The Differences Between a Man and a Woman . . .
in the Audience that is . . .

In my public speaking course you will learn more about the differences of men and women, but here is one that is especially important. An all female audience is great to work with because they usually laugh easier and louder than an all male audience.
All-male audiences are the hardest to get laughter out of because the male ego gets in the way. They look around to see if anyone else is laughing before they will laugh, and they won't laugh as loud because they think they will look inferior to their colleagues.
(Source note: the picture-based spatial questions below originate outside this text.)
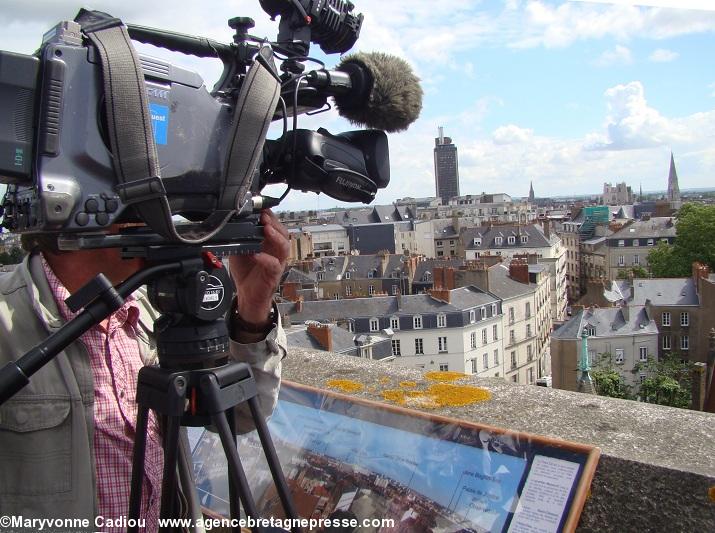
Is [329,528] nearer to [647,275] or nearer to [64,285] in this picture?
[64,285]

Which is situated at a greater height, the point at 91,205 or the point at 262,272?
the point at 91,205

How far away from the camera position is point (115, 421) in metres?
1.68

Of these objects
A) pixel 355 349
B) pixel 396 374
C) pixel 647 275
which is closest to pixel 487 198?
pixel 647 275

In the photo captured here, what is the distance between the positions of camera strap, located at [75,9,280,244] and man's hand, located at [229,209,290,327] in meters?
0.24

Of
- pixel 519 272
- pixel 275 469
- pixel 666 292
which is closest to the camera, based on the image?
pixel 275 469

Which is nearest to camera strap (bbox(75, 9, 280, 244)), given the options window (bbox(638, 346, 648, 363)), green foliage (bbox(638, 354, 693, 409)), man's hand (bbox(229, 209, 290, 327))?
man's hand (bbox(229, 209, 290, 327))

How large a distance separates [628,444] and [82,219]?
4.80ft

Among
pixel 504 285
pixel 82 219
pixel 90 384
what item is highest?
pixel 82 219

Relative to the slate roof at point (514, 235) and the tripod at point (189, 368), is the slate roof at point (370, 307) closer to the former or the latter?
the slate roof at point (514, 235)

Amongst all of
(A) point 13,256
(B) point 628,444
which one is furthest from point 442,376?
(A) point 13,256

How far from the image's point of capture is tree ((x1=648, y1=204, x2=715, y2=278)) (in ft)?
121

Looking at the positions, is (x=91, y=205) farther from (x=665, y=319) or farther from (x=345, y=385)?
(x=665, y=319)

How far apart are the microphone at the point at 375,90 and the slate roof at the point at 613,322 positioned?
2535cm

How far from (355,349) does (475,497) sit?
1981 cm
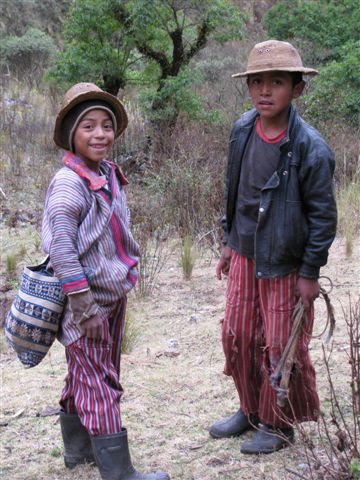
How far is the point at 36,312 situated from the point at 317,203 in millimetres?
1213

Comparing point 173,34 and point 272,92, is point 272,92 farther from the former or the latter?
point 173,34

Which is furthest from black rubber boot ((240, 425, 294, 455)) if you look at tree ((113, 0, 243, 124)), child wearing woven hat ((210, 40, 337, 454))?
tree ((113, 0, 243, 124))

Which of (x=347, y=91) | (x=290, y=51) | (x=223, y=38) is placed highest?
(x=223, y=38)

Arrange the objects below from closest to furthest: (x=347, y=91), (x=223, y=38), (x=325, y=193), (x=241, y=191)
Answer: (x=325, y=193) → (x=241, y=191) → (x=223, y=38) → (x=347, y=91)

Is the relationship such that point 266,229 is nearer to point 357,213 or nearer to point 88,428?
point 88,428

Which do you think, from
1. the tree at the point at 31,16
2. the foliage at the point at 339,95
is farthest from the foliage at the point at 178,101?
the tree at the point at 31,16

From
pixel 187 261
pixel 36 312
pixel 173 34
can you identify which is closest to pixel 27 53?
pixel 173 34

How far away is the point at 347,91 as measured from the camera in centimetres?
1219

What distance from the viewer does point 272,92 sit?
3.07 metres

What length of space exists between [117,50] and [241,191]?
8462 mm

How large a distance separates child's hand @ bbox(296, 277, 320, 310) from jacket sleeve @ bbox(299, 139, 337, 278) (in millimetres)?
24

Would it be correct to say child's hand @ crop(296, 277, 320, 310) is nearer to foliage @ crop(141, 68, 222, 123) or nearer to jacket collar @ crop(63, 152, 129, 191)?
jacket collar @ crop(63, 152, 129, 191)

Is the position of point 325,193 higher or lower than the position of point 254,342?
higher

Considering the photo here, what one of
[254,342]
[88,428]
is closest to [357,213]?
[254,342]
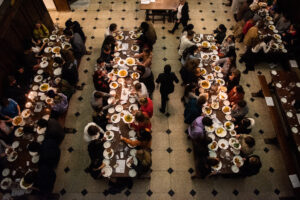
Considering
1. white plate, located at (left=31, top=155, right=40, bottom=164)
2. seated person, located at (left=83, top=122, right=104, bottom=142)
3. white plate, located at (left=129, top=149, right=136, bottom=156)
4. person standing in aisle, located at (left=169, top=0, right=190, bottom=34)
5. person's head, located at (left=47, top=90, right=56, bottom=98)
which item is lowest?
white plate, located at (left=31, top=155, right=40, bottom=164)

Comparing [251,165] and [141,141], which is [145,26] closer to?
[141,141]

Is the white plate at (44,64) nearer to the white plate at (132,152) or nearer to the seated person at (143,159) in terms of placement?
the white plate at (132,152)

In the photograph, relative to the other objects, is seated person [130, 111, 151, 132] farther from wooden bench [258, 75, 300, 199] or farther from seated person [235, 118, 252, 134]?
wooden bench [258, 75, 300, 199]

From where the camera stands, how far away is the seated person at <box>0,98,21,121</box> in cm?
539

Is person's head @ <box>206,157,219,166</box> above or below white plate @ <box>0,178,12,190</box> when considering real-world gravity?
above

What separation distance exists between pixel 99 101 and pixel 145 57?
1.99 meters

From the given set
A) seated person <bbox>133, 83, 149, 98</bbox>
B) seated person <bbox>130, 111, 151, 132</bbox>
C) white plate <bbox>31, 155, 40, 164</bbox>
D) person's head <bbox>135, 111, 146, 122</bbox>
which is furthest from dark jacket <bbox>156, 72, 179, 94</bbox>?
white plate <bbox>31, 155, 40, 164</bbox>

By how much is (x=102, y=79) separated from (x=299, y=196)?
6.04m

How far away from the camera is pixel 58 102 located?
5.76 m

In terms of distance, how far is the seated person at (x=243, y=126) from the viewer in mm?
5279

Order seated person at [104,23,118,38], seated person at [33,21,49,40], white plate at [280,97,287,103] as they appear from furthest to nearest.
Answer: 1. seated person at [33,21,49,40]
2. seated person at [104,23,118,38]
3. white plate at [280,97,287,103]

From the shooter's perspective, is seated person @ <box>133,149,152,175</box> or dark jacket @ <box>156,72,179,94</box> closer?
seated person @ <box>133,149,152,175</box>

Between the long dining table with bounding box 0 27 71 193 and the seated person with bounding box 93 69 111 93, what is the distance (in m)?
1.37

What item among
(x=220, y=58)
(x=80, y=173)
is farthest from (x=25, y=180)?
(x=220, y=58)
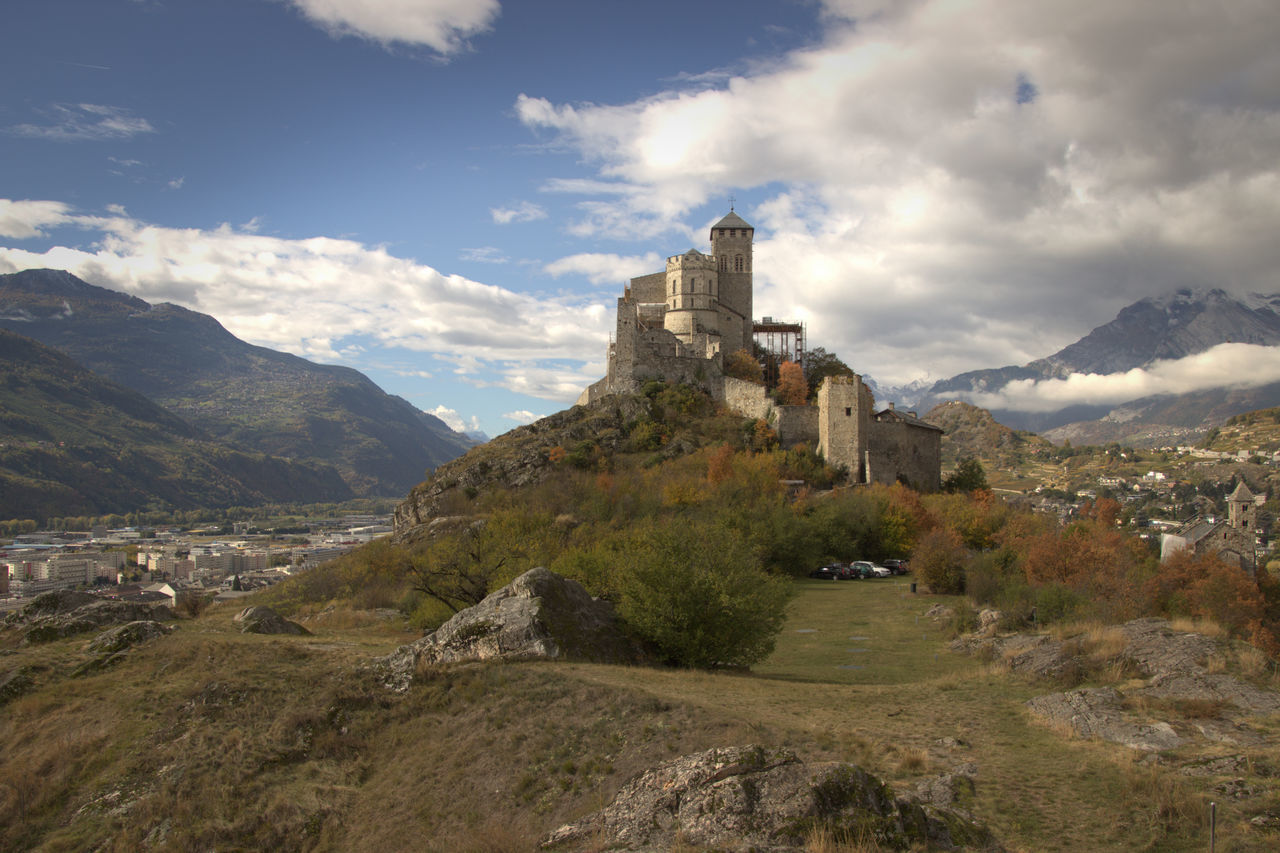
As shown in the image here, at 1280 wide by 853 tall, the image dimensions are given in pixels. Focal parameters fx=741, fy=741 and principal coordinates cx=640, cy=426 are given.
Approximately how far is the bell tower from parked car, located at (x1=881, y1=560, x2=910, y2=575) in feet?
91.1

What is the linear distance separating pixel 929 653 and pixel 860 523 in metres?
23.5

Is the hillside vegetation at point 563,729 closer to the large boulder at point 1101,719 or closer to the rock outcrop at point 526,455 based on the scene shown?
the large boulder at point 1101,719

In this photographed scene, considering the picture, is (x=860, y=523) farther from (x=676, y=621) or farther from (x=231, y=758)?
(x=231, y=758)

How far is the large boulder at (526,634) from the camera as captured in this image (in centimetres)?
1563

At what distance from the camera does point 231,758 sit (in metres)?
12.7

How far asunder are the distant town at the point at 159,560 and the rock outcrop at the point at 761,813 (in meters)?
25.0

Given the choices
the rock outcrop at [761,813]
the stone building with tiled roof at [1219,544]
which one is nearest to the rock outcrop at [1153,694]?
the rock outcrop at [761,813]

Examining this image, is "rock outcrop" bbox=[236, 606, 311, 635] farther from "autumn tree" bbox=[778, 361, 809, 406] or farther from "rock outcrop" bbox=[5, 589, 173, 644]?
"autumn tree" bbox=[778, 361, 809, 406]

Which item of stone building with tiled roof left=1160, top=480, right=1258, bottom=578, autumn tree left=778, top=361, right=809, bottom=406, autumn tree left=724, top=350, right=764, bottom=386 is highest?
autumn tree left=724, top=350, right=764, bottom=386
If you are a female speaker who is presenting in front of an all-male audience it is especially important for you to bond and be "one of the guys" than if you were a male presenter. I'm not trying to be sexist here I am just stating a fact. This awareness is just part of your skills learned from your public speaking course.  I'm just giving you some things to keep in mind if you are a female speaker and you want to be successful
in front of a general all-male audience. You must realize not all males out there in the business world are as sensitive and wonderful as I am (send all big hugs to me in care of my publisher). If your all-male audience consists of a general public audience not from the same company or field where work related issues would suffice, stick to sports, business, and money to best connect with them.

During my public speaking course I will show you how to deal with tough audiences. One
of the hardest audiences to deal with consists of a group of executives from the same company when the CEO is present. If you say something funny, the executives will start to laugh, but then choke it off until
they see if the CEO is laughing. If he or she is laughing, then they go ahead and laugh. This kind of audience will create timing nightmares for you. If you are the CEO and you are in the audience for
a presentation, it is your obligation to laugh and at least act like you're having a good time to "give permission" to everyone else that its okay to laugh. As a good presenter, you can sometimes take it upon yourself to gently explain to the CEO before you start you presentation how everyone will look to him or her for approval.

Audiences that consist of more than 50 percent women are good too
because the presence of females provides a good buffer and makes it OK for the
men to laugh, since so many other people are laughing.